HOWARD BAKER has had pretty awful luck in his runs for, or at least toward, his party's nomination for national office. The Senate minority leader took a mean and unwarranted roughing up over the vice presidential nomination in 1976, and this year his campaign for the presidency went, industriously, nowhere. It isn't necessary to have been a supporter of Sen. Baker for president this time or vice president last, to observe that he did manage from time to time to bring an unaccustomed element of normality to the proceedings. He even seemed very often, on the stage, like a person. We are not suggesting that this is what did him in -- only that it is an attrtibute in rather short supply among the surviving contenders and that Mr. Baker, departing, leaves with his dignity and reputation intact, whatever bruises he may have sustained to his pride.
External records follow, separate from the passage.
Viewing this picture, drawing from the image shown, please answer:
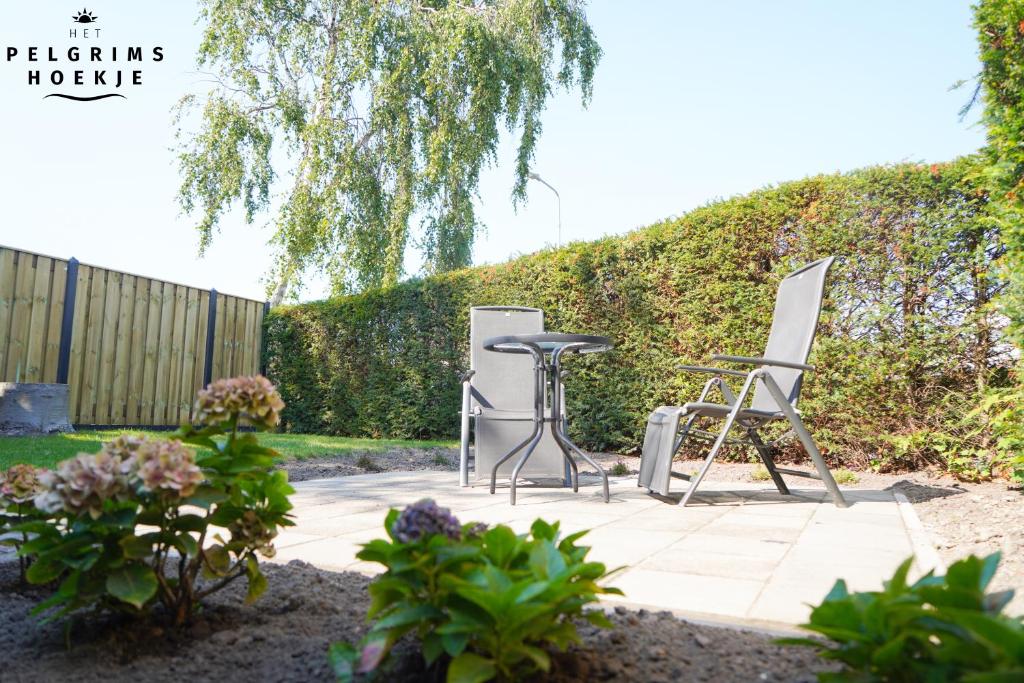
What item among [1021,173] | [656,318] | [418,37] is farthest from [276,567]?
[418,37]

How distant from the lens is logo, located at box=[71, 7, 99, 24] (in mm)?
7441

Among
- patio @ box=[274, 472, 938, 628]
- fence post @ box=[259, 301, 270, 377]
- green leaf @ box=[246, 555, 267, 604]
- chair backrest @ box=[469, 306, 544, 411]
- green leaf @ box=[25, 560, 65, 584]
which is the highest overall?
fence post @ box=[259, 301, 270, 377]

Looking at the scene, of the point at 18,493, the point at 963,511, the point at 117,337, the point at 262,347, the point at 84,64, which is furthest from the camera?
the point at 262,347

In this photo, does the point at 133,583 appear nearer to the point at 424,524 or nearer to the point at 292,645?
the point at 292,645

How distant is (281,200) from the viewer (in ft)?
35.5

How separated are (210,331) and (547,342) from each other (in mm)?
7063

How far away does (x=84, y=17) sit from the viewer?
7496 millimetres

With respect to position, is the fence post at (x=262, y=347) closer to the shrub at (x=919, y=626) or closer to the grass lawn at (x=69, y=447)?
the grass lawn at (x=69, y=447)

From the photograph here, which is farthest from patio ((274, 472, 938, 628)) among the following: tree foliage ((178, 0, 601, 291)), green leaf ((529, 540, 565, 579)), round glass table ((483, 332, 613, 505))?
tree foliage ((178, 0, 601, 291))

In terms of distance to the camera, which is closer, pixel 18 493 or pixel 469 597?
pixel 469 597

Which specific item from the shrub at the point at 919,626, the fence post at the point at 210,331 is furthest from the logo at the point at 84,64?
the shrub at the point at 919,626

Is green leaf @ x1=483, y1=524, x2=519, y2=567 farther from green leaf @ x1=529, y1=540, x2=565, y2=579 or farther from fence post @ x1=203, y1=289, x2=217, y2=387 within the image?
fence post @ x1=203, y1=289, x2=217, y2=387

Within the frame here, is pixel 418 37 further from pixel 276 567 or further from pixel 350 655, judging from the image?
pixel 350 655

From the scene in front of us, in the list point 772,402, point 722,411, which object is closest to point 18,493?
point 722,411
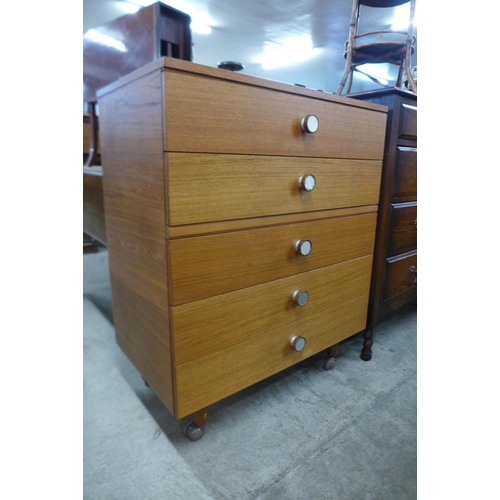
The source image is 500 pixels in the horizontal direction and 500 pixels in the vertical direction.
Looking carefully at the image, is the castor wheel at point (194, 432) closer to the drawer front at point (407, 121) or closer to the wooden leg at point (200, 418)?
the wooden leg at point (200, 418)

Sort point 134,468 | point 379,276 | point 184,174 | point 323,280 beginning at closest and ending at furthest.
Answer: point 184,174
point 134,468
point 323,280
point 379,276

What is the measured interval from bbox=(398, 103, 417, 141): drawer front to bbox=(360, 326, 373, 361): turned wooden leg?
1.92ft

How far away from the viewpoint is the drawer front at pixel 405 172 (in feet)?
3.18

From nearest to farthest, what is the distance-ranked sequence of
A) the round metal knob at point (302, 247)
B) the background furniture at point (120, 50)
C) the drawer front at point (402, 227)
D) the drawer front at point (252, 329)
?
the drawer front at point (252, 329)
the round metal knob at point (302, 247)
the background furniture at point (120, 50)
the drawer front at point (402, 227)

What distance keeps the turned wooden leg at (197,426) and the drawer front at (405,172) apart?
0.79 metres

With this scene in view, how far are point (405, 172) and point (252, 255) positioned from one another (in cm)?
60

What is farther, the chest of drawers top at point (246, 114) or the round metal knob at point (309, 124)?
the round metal knob at point (309, 124)

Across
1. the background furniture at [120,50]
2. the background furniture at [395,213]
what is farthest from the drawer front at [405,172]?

By one long-shot theory, he could actually come out of it better off than most of those still in contention for the Republican presidential nomination. Only one of them will get it, and that one may not win. Sen. Baker, on the other hand, stands a chance -- at least in theory and conceivably in practice if Democrats sink to disaster -- of becoming Senate majority leader. Of the 34 Senate seats to be filled in 1980, Democrats now hold 24, and the Republicans are now talking about the possibility of taking control of the Senate for the first time since 1953.

The giddy thoughts require contemplation. With Jesse Helms as chairman of the Agriculture Committee, Jake Garn in charge of Urban Affairs, John Tower in charge of Armed Services and Strom Thurmond in charge of Judiciary, it would be, you will have to admit, well, different. This is the Senate over which Mr. Baker would preside as majority leader. We aren't betting on it, just alerting you to the distant possibility that getting out of the presidential race could turn out to have been, for Howard Baker, the opposite of early retirement.